New cancer drugs may not work the way scientists thought

Elena Riboldi

Many cancer drugs undergoing clinical trials kill malignant cells by acting on targets different from the one they were intended to hit. This surprising finding warns against poor preclinical characterization of targets and potential drugs that may result in the failure of clinical development.

The study that revealed that off-target toxicity is the mechanism of action of several drug candidates was recently published on Science Translational Medicine by a group of researchers at the Cold Spring Harbor Laboratory in Long Island, USA.

While evaluating cancer drug targets, a group directed by Jason Sheltzer found out that CRISPR-mediated elimination of maternal embryonic leucine zipper kinase (MELK), a protein previously reported to be essential for cancer cell proliferation, did not result in loss of cancer cell fitness.
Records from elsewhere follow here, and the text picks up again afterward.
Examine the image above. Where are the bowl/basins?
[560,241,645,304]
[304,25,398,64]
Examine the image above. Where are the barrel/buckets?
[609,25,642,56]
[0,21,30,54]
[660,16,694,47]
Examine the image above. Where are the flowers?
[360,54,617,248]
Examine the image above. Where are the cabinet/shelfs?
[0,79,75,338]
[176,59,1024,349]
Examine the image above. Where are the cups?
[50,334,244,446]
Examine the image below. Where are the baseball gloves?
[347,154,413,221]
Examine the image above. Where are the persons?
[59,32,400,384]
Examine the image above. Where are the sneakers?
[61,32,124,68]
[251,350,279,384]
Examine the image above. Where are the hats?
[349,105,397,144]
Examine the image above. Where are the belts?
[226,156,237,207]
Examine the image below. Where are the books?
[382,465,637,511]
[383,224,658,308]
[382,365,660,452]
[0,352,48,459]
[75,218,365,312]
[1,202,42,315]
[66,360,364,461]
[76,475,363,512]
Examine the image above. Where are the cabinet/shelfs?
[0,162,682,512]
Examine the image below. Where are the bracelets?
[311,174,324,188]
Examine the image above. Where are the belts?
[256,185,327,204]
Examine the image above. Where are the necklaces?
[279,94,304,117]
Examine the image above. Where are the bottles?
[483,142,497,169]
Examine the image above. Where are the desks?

Notably, a small-molecule MELK inhibitor (OTS167) that already reached phase II investigation was able to kill MELK-knockout cancer cells. “These findings suggested that a drug tested in human cancer patients had been designed to target a nonessential cellular protein and that its putative inhibitor killed cells by interacting with proteins other than its reported target” Sheltzer said.

In order to verify how common this could be in drug development, the group decided to analyse other drug targets and cancer drugs that had entered clinical trials or were in late-stage preclinical development. They investigated five proteins reported to represent cancer dependencies and 10 different anticancer agents. Results indicated that the proteins were nonessential for cancer cell proliferation and that efficacy of each tested drug was unaffected by the loss of its putative target.

“Our results underscore the power of genetic approaches to improve the preclinical characterization of cancer drugs and drug targets” commented the authors. “We suggest that the adoption of stringent genetic characterization assays in the preclinical setting will decrease the number of drugs used in human cancer patients that fail to provide any clinical benefit”.